I suggested to Andrew that we enrol her in an art class. The first few classes were a disaster. Annabel clung to my arm and wouldn’t let me leave. She refused to participate, her head down, silently conducting her own private protest. I forced her back, week after week. Six months of trying and eventually the blessed art teacher tempted her with colour and ink and quiet words of encouragement.

With determined concentration, she began to paint and draw. Annabel started bringing home canvases and sculptures that stunned us. She smiled more. Her understanding of herself began to change.

We found a psychologist who coaxed Annabel with textas and fancy pencils, teaching her that her talent can be a way to communicate and process her thoughts. After each session Annabel walks out with a pile of papers tucked up under her arm.
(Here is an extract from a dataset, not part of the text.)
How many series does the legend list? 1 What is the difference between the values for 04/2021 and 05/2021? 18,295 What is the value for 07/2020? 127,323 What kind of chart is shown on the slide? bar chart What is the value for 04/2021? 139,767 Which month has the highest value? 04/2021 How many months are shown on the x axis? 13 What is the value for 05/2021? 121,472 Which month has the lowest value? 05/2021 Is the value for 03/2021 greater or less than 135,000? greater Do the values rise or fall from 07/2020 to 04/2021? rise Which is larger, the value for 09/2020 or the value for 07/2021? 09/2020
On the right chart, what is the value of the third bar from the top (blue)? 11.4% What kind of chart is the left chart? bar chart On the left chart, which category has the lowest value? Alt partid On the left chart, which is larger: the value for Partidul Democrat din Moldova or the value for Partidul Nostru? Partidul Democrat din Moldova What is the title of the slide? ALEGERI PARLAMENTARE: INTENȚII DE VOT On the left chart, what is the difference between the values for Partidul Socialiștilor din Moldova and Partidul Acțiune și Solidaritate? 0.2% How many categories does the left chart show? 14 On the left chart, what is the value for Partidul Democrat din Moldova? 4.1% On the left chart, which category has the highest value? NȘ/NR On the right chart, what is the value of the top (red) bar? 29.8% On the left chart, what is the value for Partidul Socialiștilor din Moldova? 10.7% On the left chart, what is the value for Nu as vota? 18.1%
Some days there are drawings of her and I together. Sometimes there are dark nightscapes or intricate pictures of her heart, anatomically correct, drawn in crayon. Annabel has learned she needs to get the worries out of her head before they get too big. She has learned to reign in the fear and frame it with words and pictures before it consumes her. Our fridge is hidden under a mosaic of prints and paintings.

I dare to believe that Annabel will overcome this. That anxiety won’t shape her identity or future. I asked her what she wanted to be when she grew up. “An artist,” she said. “Or a vet, or maybe a teacher but not in a school, an art teacher.”

Annabel is now seven. She has good days and bad days, but the good are beginning to outweigh the bad. It has been a long few years. I still trawl the internet for answers, still get angry, but less so. Gone are the days of whispered discussions of medication and spectrums. Now we have art and we have colour – great sweeping arcs of colour.